We introduce a new variant of the nearest neighbor search problem, which allows for some coordinates of the dataset to be arbitrarily corrupted or unknown. Formally, given a dataset of $n$ points $\PntSet=\brc{ \pnt_1,\ldots, \pnt_n}$ in high-dimensions, and a parameter $k$, the goal is to preprocess the dataset, such that given a query point $\query$, one can compute quickly a point $\pnt \in \PntSet$, such that the distance of the query to the point $\pnt$ is minimized, when ignoring the optimal'' $k$ coordinates. Note, that the coordinates being ignored are a function of both the query point and the point returned.

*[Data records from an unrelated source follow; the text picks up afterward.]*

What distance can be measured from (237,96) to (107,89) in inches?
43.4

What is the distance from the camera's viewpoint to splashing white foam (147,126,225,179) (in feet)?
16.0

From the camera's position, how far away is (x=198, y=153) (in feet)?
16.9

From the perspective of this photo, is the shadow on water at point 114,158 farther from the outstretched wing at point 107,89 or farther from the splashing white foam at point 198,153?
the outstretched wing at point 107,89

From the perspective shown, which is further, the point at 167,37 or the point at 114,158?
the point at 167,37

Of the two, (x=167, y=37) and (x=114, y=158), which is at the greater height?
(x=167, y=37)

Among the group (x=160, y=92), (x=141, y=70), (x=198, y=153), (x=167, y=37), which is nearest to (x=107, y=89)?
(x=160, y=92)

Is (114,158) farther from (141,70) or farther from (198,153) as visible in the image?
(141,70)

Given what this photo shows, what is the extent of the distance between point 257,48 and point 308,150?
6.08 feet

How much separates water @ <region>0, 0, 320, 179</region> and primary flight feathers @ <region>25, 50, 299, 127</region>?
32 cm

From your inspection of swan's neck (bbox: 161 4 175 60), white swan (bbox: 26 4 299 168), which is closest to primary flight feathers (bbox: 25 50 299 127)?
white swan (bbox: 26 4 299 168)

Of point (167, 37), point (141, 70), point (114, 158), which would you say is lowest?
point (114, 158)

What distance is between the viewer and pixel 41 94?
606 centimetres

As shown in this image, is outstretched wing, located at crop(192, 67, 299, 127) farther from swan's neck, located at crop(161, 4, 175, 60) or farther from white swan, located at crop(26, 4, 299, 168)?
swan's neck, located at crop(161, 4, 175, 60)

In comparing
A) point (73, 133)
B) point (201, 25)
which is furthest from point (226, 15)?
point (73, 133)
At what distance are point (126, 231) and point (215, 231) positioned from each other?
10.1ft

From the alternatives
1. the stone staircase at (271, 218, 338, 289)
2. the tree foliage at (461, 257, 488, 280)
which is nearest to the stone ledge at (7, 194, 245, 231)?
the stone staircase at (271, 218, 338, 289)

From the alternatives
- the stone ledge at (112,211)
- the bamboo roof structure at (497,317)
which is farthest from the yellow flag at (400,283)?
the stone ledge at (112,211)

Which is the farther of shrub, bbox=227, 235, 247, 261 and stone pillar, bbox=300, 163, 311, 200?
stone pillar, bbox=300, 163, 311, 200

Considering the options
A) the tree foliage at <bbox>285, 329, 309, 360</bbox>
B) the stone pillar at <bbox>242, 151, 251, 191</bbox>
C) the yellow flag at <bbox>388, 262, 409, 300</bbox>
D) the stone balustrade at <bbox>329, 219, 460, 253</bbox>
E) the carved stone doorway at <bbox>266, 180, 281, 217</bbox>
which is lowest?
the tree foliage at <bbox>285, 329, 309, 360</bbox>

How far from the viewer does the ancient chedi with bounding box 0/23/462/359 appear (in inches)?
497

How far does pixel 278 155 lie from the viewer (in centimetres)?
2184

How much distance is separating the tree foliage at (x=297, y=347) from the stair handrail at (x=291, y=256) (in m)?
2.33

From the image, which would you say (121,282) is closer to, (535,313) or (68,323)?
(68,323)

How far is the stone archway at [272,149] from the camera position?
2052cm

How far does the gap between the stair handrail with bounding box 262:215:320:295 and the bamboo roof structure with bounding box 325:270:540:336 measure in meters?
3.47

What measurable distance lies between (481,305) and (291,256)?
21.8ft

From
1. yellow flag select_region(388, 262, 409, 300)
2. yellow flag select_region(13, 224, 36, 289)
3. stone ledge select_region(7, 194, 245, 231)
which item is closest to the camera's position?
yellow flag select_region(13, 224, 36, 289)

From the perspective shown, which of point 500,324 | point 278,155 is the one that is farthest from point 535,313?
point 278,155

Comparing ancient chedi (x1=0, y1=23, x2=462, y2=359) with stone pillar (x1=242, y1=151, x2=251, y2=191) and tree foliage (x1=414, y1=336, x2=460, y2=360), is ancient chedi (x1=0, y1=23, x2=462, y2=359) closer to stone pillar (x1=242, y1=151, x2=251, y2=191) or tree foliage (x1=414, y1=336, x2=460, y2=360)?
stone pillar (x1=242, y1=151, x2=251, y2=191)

We present a general reduction from this problem to answering \ANN queries, which is similar in spirit to \LSH (locality sensitive hashing) \cite{im-anntr-98}. Specifically, we give a sampling technique which achieves a bi-criterion approximation for this problem. If the distance to the nearest neighbor after ignoring $k$ coordinates is $\rr$, the data-structure returns a point that is within a distance of $O(\rr)$ after ignoring $O(k)$ coordinates. We also present other applications and further extensions and refinements of the above result.
The new data-structures are simple and (arguably) elegant, and should be practical -- specifically, all bounds are polynomial in all relevant parameters (including the dimension of the space, and the robustness parameter $k$).